|Forbrydelsen (The Killing)|
It's been a while since I've been totally immersed in a story, like I was watching Forbrydelsen. And that great feeling of having the whole season ready to go instead of waiting for episodes to trickle in week after week.
The show calls itself, right in the opening credits, "A thriller by Søren Sveistrup". I like the honesty -- they know what they are trying to accomplish and they're not passing it off as something else.
And, it is thrilling (and highly addictive - make sure you have time in your schedule because you won't want to stop). It has plenty of twists and turns and you really don't know what's going to happen or who's guilty.
Most crime series have set characters and rotating crimes that are solved by the end of each episode. The concept of Forbrydelsen is to follow one investigation for a whole season. Like many great modern TV classics, it sticks with the big story.
One episode roughly correlates to a day in the investigation. Yes, similar to 24 in concept, but better because it is more natural for plotting and logistics to have it take place over 3 weeks rather than 24 hrs. I could never watch 24 because I was always wondering when they went to the bathroom.

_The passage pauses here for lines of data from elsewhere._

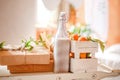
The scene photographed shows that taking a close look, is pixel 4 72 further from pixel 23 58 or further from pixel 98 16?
pixel 98 16

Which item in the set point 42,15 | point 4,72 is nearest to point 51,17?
point 42,15

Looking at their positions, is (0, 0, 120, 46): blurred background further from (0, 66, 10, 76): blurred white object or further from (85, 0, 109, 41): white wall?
(0, 66, 10, 76): blurred white object

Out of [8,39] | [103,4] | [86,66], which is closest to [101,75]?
[86,66]

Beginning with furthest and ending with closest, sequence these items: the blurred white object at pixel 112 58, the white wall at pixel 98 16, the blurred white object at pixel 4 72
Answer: the white wall at pixel 98 16 → the blurred white object at pixel 112 58 → the blurred white object at pixel 4 72

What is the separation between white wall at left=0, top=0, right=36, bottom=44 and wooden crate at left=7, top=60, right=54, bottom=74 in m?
0.55

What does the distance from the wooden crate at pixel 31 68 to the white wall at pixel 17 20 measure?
0.55 metres

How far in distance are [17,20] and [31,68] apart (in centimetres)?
60

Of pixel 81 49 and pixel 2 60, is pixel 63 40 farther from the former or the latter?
pixel 2 60

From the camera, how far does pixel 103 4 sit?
2.96 metres

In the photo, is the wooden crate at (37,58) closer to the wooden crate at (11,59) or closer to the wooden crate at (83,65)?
the wooden crate at (11,59)

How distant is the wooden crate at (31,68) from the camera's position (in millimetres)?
1111

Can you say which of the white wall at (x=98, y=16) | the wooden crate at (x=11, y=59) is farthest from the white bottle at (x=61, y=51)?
the white wall at (x=98, y=16)

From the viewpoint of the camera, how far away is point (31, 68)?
114 cm

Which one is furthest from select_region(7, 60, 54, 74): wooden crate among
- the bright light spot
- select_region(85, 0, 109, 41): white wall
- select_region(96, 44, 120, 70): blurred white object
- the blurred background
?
select_region(85, 0, 109, 41): white wall
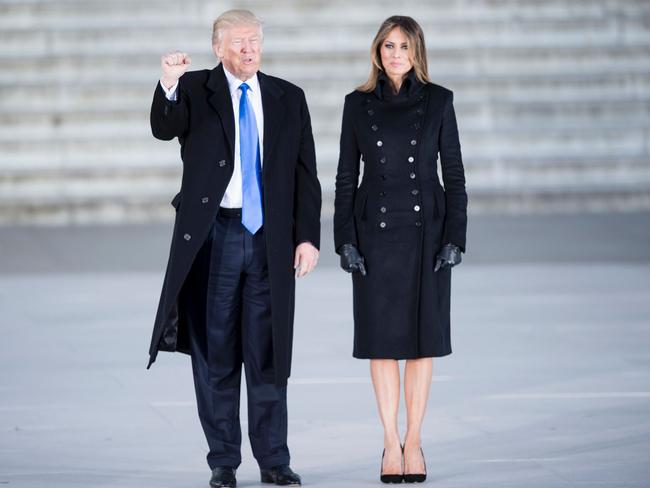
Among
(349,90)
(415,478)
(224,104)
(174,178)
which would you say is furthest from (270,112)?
(349,90)

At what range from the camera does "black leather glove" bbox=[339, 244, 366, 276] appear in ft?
18.9

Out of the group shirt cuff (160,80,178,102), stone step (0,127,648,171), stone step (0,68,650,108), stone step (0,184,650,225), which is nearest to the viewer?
shirt cuff (160,80,178,102)

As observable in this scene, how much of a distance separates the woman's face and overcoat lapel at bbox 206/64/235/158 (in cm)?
58

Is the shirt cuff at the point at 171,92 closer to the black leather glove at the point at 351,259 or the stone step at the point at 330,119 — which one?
the black leather glove at the point at 351,259

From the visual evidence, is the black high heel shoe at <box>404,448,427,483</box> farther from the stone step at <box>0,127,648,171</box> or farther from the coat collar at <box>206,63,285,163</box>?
the stone step at <box>0,127,648,171</box>

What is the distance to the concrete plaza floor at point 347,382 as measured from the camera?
6066 mm

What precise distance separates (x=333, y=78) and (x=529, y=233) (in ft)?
13.1

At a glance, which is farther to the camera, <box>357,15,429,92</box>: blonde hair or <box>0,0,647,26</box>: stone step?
<box>0,0,647,26</box>: stone step

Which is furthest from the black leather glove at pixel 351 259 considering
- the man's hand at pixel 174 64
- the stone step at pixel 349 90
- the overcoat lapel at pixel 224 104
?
the stone step at pixel 349 90

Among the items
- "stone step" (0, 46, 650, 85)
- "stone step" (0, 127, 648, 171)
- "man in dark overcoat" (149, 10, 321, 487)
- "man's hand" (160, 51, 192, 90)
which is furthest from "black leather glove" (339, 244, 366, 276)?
"stone step" (0, 46, 650, 85)

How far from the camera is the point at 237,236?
5648mm

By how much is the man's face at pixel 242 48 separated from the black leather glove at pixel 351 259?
71 centimetres

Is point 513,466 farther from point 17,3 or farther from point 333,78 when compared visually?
point 17,3

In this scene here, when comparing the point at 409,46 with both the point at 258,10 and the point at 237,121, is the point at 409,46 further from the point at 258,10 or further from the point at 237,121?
the point at 258,10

In keeping with the thriller tradition, there are high stakes and political intrigue surrounding the case. The victim is a teenage girl, but suspicions run deep into all kinds of powerful circles. An upcoming election in Copenhagen amps up the pressure on investigators, as any allegations might have huge consequences to the fate of the city.
Forbrydelsen takes itself seriously. There's no camp. It's acted superbly and aside from some of the necessary manipulative techniques built into each episode, to keep you hooked and wanting the next one, it comes across as naturalistic.
|Investigator Sara Lund, played by Sophie Grabol|
It makes you wonder why they re-made it. Why not just run this series in North America? Are they afraid people can't read subtitles?